## Предоставленный отрывок
:::::

Этими качествами Уланова обладает в совершенстве. Полетность. «надземное» парение ощущаются у Улановой не только в прыжках, но и во всем танцевальном рисунке.
Все движения, даже тер-а-терного плана, выглядят у Улановой невесомо, они объединены полетной манерой исполнения, создающей впечатление, что счастливая Жизель летит над землей, словно поднимается в воздух на крыльях своей радости и любви.
«Жизель» — вершина, шедевр романтического балета. Мы видим в нем не только развитую философскую концепцию, типичную для романтического искусства, не только все обычные для спектаклей подобного плана постановочные приемы и эффекты появления из люка, летательные машины, но и определенные композиционные приемы, намеченные еще в «Сильфиде» Тальони. Так же, как в «Сильфиде», построен второй, классический акт — героиня, три солистки и ансамбль. Только здесь одна из партий солисток стала ролью (Мирта), получила смысловую и действенную задачу. Усложнилась, развилась драматургия, появилась тема поединка Жизели и Мирты, что сделало более действенной партию героини.
«Жизель» создавалась в «Гранд-Опера», бывшей тогда «академией» классического танца, значительно усложнившегося к моменту появления этого балета.
Английский балетный критик Арнольд Хаскелл справедливо замечает, что «увидеть балерину в роли Жизели — это значит узнать все ее возможности».
В партии Жизели мы встречаем почти все трудности, весь комплекс движений женского классического танца. Причем все эти движения и приемы расположены в строгой, логичной последовательности, в сложной «аранжировке».

:::::

## Исходные материалы
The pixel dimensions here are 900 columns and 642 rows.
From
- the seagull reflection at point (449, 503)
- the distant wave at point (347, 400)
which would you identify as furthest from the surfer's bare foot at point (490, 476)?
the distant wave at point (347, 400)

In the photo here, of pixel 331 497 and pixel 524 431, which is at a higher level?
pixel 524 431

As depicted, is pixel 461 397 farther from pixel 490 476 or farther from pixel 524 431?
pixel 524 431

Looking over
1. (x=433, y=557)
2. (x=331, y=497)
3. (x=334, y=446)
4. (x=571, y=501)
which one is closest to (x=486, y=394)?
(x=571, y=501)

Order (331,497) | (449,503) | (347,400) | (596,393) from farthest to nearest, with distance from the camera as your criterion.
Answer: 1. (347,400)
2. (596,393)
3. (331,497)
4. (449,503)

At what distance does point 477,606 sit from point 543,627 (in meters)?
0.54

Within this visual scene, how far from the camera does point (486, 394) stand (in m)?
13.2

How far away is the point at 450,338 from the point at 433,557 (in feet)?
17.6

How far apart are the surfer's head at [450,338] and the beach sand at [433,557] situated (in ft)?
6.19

:::::

## Письменное задание A
Ответьте на вопросы по отрывку о балете «Жизель», ответы пометьте так же:
(i) Кого отрывок называет английским балетным критиком?
(ii) В каком театре создавалась «Жизель»?
(iii) Какая из партий солисток во втором акте стала ролью?
## Письменное задание B
Пожалуйста, посчитайте строки записей, в которых встречается слово «point». В ответе укажите только число.

## Правильный ответ A
(i) Арнольда Хаскелла.
(ii) В «Гранд-Опера».
(iii) Партия Мирты.

## Правильный ответ B
7